Most problems usually emerge in the area between the official approval and reality. The traffic control plan has been reviewed and approved, but if the contractor did not install enough temporary signs, positioned the barriers incorrectly, or failed to correct the deteriorated condition of the pedestrian route, the plan approved is not relevant to the pedestrian.
Enforcement capacity matters. Agencies that can react to complaints, conduct unannounced inspections, and impose penalties on developers who violate public safety are the agencies that can create the culture of accountability. The agencies that are understaffed, too slow, and capable only of issuing warning notices cannot. The regulation is as good as enforcement allows it to be.
The public reporting mechanisms – whereby anybody passing by the non-compliant site is able to report a hazard – are underutilized elements of the supervision system. The neighborhood around the problematic construction site is the first to know about the crumbling temporary walkway or moved aside barriers. Such reporting mechanisms allow this information to reach the authorities.
Legal liability when the site planning goes wrong
In case the pedestrians were injured because of poor design and maintenance of the construction perimeter, the situation will be quite complicated. Urban construction sites involve a property owner, a general contractor, and a chain of subcontractors. Each of them has taken decisions contributing to the hazard. Each of them is likely to have a different viewpoint on the responsibility issues. Public road users – pedestrians, cyclists, and motorists – account for more than 85% of fatalities associated with the work zone crashes annually (National Safety Council). This statistic rephrases the question. The construction site safety is not the issue of workers’ protection. It is the issue of people surrounding the site.
In case the negligent site planning leads to preventable pedestrian accidents on busy city sidewalks, the victims need an experienced Philadelphia injury lawyer to help navigate the personal injury claims process. Identifying the party that was controlling the condition that has caused an injury – whether it was the developer, the general contractor, or a specialty subcontractor – requires investigation and legal expertise.
The potential legal liability of poor site-edge design can be high, and it should affect the construction planning process along with the cost and the schedule.
Site planning as a civic responsibility
There is plenty of thought put into designing the building.
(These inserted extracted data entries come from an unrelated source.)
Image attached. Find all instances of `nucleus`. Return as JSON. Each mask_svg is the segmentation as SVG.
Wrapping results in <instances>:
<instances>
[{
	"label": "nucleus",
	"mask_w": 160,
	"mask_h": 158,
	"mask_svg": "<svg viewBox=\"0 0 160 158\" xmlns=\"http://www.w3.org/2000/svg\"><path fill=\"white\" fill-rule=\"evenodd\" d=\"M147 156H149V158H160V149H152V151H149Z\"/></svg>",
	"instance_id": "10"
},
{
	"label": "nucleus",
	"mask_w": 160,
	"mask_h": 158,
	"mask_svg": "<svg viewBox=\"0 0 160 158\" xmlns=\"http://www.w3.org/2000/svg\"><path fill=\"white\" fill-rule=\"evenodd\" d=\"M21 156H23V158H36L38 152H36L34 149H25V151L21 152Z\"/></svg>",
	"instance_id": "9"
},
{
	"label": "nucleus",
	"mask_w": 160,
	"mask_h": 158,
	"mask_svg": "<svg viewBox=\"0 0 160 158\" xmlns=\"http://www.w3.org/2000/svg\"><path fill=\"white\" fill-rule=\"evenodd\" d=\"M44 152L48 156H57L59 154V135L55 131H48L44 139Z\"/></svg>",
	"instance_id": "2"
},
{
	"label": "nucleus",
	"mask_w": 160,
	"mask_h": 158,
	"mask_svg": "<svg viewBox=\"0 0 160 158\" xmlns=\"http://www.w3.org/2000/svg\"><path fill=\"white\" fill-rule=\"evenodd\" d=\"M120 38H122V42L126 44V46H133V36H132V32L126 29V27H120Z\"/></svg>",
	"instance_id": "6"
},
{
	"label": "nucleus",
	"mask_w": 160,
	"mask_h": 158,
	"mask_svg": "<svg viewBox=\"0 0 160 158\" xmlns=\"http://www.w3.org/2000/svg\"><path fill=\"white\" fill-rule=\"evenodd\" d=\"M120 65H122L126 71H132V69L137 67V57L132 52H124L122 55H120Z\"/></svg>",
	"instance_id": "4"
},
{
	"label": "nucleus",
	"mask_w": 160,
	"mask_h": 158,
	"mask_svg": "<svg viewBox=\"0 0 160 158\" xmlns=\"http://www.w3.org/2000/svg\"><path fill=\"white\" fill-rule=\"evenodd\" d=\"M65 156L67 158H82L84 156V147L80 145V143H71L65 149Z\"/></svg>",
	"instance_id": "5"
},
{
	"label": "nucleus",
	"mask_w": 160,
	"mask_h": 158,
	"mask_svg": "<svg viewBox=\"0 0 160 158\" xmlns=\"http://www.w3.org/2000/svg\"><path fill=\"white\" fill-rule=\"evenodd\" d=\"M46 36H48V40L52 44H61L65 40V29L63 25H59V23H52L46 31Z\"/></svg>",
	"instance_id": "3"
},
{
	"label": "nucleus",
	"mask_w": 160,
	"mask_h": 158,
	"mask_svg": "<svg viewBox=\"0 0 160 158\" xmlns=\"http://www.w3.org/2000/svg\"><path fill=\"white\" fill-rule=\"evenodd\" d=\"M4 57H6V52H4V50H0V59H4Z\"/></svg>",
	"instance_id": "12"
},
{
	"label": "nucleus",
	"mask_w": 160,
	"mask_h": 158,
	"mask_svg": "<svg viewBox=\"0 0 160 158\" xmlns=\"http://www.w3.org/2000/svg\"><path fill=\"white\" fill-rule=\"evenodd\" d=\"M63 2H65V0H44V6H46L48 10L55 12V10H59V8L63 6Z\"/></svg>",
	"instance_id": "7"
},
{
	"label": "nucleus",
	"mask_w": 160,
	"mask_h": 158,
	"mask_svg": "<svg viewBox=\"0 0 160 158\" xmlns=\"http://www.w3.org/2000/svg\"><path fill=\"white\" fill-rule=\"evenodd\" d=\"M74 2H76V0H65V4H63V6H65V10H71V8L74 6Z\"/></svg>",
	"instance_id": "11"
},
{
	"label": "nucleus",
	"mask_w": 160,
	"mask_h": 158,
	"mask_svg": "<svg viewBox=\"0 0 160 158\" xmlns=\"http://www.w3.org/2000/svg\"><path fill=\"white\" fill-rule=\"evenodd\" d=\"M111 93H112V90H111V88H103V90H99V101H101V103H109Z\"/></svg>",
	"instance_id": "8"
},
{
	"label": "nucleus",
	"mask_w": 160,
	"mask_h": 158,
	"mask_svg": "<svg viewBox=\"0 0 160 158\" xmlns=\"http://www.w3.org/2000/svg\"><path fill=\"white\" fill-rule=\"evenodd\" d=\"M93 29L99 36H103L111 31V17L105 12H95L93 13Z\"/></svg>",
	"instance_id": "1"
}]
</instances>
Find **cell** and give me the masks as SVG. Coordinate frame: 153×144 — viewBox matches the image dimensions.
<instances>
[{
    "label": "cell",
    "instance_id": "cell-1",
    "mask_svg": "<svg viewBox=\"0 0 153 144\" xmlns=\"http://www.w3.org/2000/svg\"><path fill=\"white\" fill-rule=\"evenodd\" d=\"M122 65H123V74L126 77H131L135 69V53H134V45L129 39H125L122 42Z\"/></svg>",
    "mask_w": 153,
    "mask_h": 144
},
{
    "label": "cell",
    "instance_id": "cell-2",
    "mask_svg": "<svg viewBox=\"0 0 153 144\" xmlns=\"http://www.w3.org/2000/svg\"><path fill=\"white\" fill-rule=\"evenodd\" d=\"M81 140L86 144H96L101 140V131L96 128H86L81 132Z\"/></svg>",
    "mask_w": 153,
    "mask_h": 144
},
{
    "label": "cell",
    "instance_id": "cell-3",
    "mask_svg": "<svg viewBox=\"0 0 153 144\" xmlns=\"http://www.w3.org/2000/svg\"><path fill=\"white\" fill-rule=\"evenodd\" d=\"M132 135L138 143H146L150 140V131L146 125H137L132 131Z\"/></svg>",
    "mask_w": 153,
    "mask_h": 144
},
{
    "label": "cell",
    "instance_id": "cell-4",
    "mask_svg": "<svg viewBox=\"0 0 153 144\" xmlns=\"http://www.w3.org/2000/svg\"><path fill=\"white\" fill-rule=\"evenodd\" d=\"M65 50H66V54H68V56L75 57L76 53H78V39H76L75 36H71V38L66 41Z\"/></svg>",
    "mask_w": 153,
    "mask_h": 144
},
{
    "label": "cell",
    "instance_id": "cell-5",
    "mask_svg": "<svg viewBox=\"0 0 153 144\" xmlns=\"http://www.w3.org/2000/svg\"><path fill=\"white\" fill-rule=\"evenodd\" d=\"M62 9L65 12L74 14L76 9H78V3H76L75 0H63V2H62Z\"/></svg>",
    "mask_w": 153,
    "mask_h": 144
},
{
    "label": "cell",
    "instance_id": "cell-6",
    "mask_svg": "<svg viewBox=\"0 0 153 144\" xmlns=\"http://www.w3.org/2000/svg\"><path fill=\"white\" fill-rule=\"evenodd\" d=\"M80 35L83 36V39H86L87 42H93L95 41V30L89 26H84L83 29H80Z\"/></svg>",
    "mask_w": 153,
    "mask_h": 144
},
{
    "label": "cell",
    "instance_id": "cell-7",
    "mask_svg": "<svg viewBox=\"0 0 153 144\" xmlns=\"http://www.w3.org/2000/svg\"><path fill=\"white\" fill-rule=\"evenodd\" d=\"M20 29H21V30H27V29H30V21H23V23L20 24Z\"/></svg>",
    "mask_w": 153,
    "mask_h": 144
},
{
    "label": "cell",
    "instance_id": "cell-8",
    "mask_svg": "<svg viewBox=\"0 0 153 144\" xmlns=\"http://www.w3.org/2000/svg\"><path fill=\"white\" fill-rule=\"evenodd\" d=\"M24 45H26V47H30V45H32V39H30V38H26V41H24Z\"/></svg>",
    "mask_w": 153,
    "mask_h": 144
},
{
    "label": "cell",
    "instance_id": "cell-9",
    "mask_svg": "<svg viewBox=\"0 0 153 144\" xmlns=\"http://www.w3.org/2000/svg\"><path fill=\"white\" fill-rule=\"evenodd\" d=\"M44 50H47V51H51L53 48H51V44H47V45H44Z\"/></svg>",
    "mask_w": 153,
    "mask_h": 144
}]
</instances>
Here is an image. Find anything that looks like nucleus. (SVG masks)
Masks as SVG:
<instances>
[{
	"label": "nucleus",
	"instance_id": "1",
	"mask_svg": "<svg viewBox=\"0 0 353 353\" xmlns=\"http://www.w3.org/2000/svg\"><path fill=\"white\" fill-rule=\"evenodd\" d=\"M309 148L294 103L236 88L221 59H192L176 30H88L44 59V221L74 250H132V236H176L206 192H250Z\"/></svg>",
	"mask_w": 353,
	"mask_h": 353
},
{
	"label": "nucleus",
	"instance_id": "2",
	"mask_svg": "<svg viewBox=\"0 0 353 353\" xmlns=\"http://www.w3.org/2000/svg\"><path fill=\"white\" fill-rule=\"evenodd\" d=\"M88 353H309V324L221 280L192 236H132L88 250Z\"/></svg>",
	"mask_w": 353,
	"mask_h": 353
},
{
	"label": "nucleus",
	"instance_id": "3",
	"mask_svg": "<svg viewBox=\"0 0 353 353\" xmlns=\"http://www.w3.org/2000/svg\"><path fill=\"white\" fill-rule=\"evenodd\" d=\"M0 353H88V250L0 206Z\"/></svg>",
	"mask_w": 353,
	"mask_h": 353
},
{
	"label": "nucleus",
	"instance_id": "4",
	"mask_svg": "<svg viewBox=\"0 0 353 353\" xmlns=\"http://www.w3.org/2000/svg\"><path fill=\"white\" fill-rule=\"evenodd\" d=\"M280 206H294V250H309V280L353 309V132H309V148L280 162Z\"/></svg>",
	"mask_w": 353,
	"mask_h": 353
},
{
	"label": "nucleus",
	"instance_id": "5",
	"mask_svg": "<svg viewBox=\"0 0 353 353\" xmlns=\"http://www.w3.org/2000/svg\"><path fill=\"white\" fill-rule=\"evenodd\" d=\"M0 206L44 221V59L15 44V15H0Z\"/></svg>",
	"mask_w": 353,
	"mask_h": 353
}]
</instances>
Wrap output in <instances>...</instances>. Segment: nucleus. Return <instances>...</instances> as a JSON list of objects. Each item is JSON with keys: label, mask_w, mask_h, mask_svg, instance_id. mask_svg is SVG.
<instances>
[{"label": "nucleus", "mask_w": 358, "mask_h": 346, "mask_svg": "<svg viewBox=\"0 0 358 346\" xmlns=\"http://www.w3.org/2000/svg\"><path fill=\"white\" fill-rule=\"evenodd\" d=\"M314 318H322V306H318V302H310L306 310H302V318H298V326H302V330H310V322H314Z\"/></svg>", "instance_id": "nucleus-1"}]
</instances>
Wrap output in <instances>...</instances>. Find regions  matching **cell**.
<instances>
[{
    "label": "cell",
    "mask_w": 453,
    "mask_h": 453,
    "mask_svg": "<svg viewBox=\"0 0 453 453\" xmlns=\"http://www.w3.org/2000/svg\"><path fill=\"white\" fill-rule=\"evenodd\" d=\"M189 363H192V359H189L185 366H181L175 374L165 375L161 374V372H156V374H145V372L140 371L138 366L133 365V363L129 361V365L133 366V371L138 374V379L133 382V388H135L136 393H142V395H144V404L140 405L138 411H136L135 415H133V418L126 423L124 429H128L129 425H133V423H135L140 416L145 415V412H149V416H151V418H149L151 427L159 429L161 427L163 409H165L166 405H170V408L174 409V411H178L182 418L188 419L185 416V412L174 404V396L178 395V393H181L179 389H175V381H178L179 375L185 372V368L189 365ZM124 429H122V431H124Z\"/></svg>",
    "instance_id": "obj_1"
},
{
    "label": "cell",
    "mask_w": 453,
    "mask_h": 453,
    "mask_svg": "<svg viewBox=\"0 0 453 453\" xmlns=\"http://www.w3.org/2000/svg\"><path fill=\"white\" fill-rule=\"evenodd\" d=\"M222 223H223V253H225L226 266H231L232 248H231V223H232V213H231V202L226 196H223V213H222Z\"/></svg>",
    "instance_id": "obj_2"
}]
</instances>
Probably not as much is put into the process of building it.
The planning of how the perimeter of the construction site interacts with the urban streets around it is not the liability-management practice – or at least should not be treated as such. Pedestrians have just as legitimate a claim to public space during construction as they do without the construction site. The safe, accessible, well-maintained temporary pedestrian routes, proper overhead protection, and managed vehicle-pedestrian conflicts are what it looks like in practice.